For those RPi boards equipped with a suitable 802.11 chipset the hardware specific CYGPKG_NET_WIFI_BROADCOM_WWD driver package, in conjunction with the generic CYGPKG_NET_WLAN package, provides support for the LWIP protocol stack.

The wireless network support has been tested against the RPi3B (Raspberry Pi 3 Model B V1.2), RPi3B+ (Raspberry Pi 3 Model B+ 2017) and RPi0W (Raspberry Pi Zero W V1.1) platforms.

The majority of testing involves the standard CYGPKG_NET_NETTEST package network tests using the lwIP (CYGPKG_NET_LWIP) TCP/IP stack. The eCosPro WLAN (CYGPKG_NET_WLAN) provides the settings for the default wireless network connection settings used, as well as some wireless specific tests.

MMC/SD
A driver for the Broadcom SDHOST MMC/SD controller provides access to either cards in the SD socket or, in the compute modules, the eMMC device. The FAT filesystem package provides access to files on these devices.
GPIO
A set of macros in the BCM283X variant HAL provide support for controlling all GPIO pins, including setting pin modes and selecting alternate functions. GPIO interrupts are decoded to provide a separate vector for each pin.
JTAG
On booting RedBoot, and ROM startup eCos applications, the HAL sets a group of GPIO pins to their JTAG alternate functions. This allows an external JTAG debugger to connect and load an application for development. RedBoot also contains a JTAG command that allows the JTAG pin mappings to be changed at runtime.

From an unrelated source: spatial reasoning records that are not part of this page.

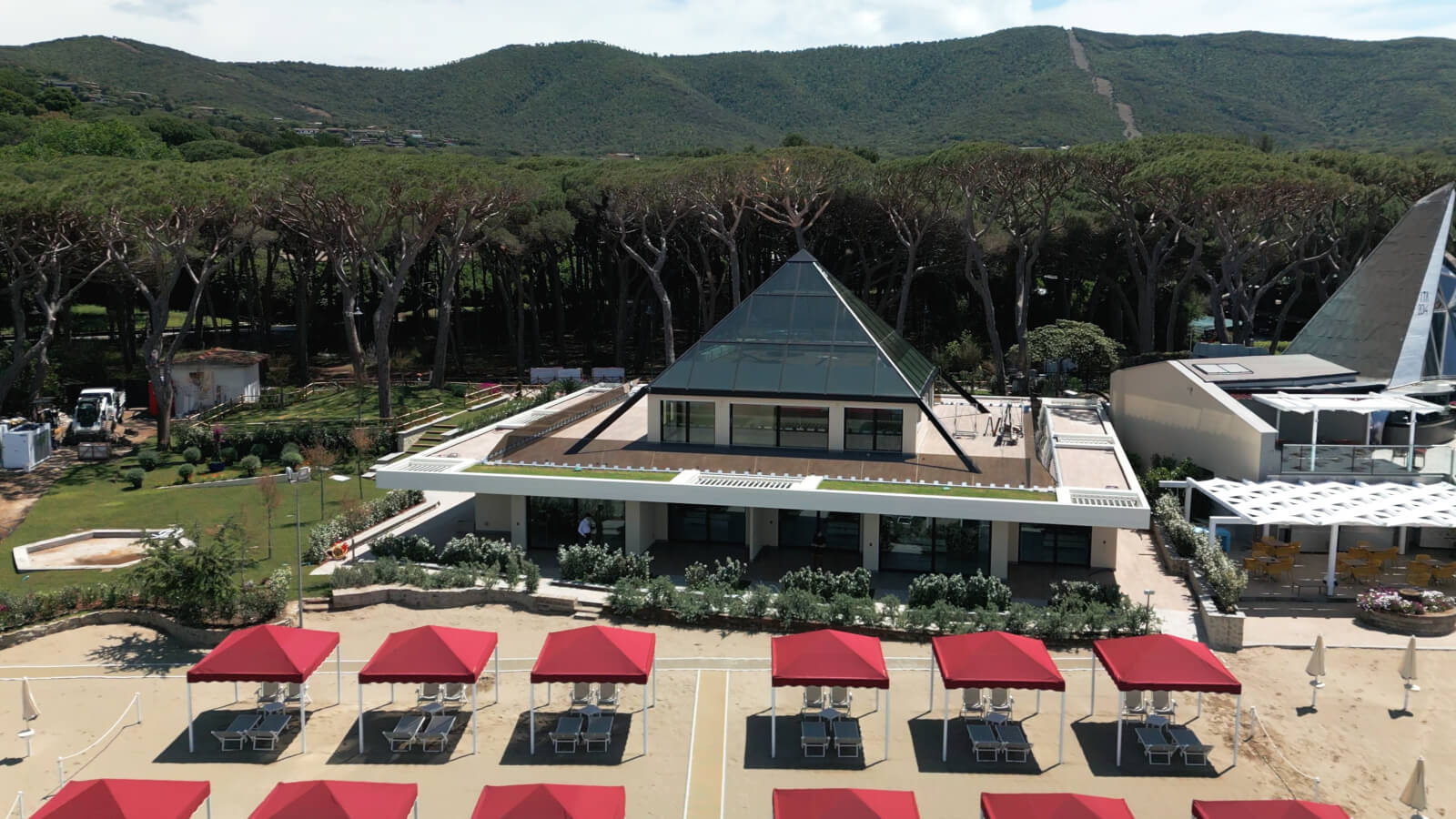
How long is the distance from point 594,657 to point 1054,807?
331 inches

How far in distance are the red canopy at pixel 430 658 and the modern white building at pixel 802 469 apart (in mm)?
8647

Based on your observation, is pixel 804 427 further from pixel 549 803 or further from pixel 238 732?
pixel 549 803

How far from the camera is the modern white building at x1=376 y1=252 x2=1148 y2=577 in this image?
27375mm

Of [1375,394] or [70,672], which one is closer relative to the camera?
[70,672]

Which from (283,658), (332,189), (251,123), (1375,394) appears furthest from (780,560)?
(251,123)

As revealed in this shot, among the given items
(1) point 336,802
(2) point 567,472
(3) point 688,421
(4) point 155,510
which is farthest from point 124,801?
(4) point 155,510

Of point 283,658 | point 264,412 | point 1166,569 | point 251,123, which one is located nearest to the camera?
point 283,658

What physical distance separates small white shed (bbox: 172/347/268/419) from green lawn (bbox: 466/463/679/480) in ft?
89.9

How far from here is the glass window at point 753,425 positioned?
32281 millimetres

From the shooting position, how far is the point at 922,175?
189 feet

In general, devices (Caches, GPIO, UARTs) are initialized only as far as is necessary for eCos to run. Other devices (I²C, SPI, MMC/SD etc.) are not touched unless the appropriate driver is loaded, although in some cases, the HAL boot sequence may set up the appropriate pin alternate configuration.

Tools

The board support is intended to work with GNU tools configured for an arm-eabi target. The original port was undertaken using arm-eabi-gcc version 4.7.3, arm-eabi-gdb version 7.2, and binutils version 2.23.